EXCERPT:

I’ll admit it: a month or so ago, I went through a few-day crisis, succumbing to lots of enemy accusation. The lies I was giving ear to were that I wasn’t really much of “a man” because I had never done a, b and c and would never be able to do x, y and z.
If you’ve ever read John Eldredge’s Wild at Heart, you may remember that he feels the looming questing haunting every man is “Do I have what it takes?” Or, in other words “Am I really a man? Will I be able to come through when it counts?” Questions like those; questions in which every man longs to answer “Yes!” to. And he wants to feel like others would say the same about him.
When I was debriefing my mini identity crisis with my pastor, he challenged me to take the opportunity, now that I had regained clear thinking and was no longer my own worst enemy, to define what being a man really looks like according to God’s Word. Because when the lies and accusations would come again, and the certainly would, I needed to be able to compare myself to God’s standards, not the world’s. That’s the trap I had fallen into.
Anyway, lately I’ve become increasingly aware of our country’s dire need of real men. No, not Real Men of Genius (though, I really do appreciate the real genius behind Budweiser’s ad campaign), but real men of God who will truly take up their cross and follow Him, never looking back.

YOUR TASKS:
[1] Quote the passage on manhood from "I’ll admit it: a" to "same about him.".
[2] In the passage on manhood, what question does John Eldredge's Wild at Heart present as haunting every man?
The entries that follow have no connection to the passage on manhood.

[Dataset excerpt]
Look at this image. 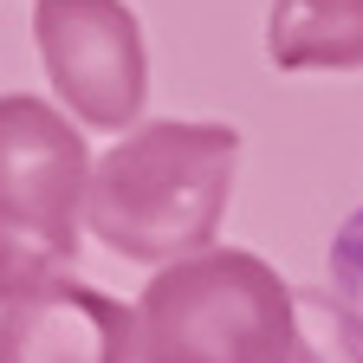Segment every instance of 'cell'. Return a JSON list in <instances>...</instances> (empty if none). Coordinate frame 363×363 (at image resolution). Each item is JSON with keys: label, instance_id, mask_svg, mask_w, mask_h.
I'll return each mask as SVG.
<instances>
[{"label": "cell", "instance_id": "obj_1", "mask_svg": "<svg viewBox=\"0 0 363 363\" xmlns=\"http://www.w3.org/2000/svg\"><path fill=\"white\" fill-rule=\"evenodd\" d=\"M337 311L344 305H331V325ZM136 363H363V318L325 350L318 298L292 292L259 253L201 247L162 259L143 286Z\"/></svg>", "mask_w": 363, "mask_h": 363}, {"label": "cell", "instance_id": "obj_3", "mask_svg": "<svg viewBox=\"0 0 363 363\" xmlns=\"http://www.w3.org/2000/svg\"><path fill=\"white\" fill-rule=\"evenodd\" d=\"M91 150L45 98H0V298L78 259Z\"/></svg>", "mask_w": 363, "mask_h": 363}, {"label": "cell", "instance_id": "obj_5", "mask_svg": "<svg viewBox=\"0 0 363 363\" xmlns=\"http://www.w3.org/2000/svg\"><path fill=\"white\" fill-rule=\"evenodd\" d=\"M0 363H136V311L78 272L0 298Z\"/></svg>", "mask_w": 363, "mask_h": 363}, {"label": "cell", "instance_id": "obj_4", "mask_svg": "<svg viewBox=\"0 0 363 363\" xmlns=\"http://www.w3.org/2000/svg\"><path fill=\"white\" fill-rule=\"evenodd\" d=\"M33 39L59 104L84 130H130L150 98L143 20L123 0H39Z\"/></svg>", "mask_w": 363, "mask_h": 363}, {"label": "cell", "instance_id": "obj_6", "mask_svg": "<svg viewBox=\"0 0 363 363\" xmlns=\"http://www.w3.org/2000/svg\"><path fill=\"white\" fill-rule=\"evenodd\" d=\"M266 59L279 72H363V0H272Z\"/></svg>", "mask_w": 363, "mask_h": 363}, {"label": "cell", "instance_id": "obj_2", "mask_svg": "<svg viewBox=\"0 0 363 363\" xmlns=\"http://www.w3.org/2000/svg\"><path fill=\"white\" fill-rule=\"evenodd\" d=\"M240 130L234 123H130L117 150H104L84 175V227L117 259L162 266L201 253L220 234L234 195Z\"/></svg>", "mask_w": 363, "mask_h": 363}]
</instances>
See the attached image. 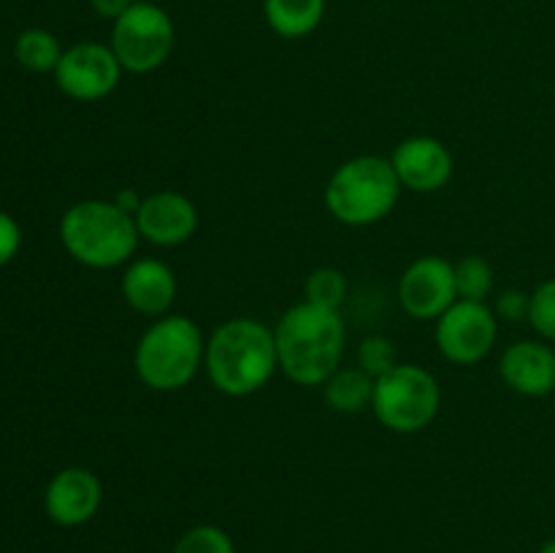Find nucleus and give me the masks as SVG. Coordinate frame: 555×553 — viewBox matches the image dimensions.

SOLUTIONS IN ORDER:
[1]
I’ll admit it: a month or so ago, I went through a few-day crisis, succumbing to lots of enemy accusation. The lies I was giving ear to were that I wasn’t really much of “a man” because I had never done a, b and c and would never be able to do x, y and z.
If you’ve ever read John Eldredge’s Wild at Heart, you may remember that he feels the looming questing haunting every man is “Do I have what it takes?” Or, in other words “Am I really a man? Will I be able to come through when it counts?” Questions like those; questions in which every man longs to answer “Yes!” to. And he wants to feel like others would say the same about him.

[2] "Do I have what it takes?"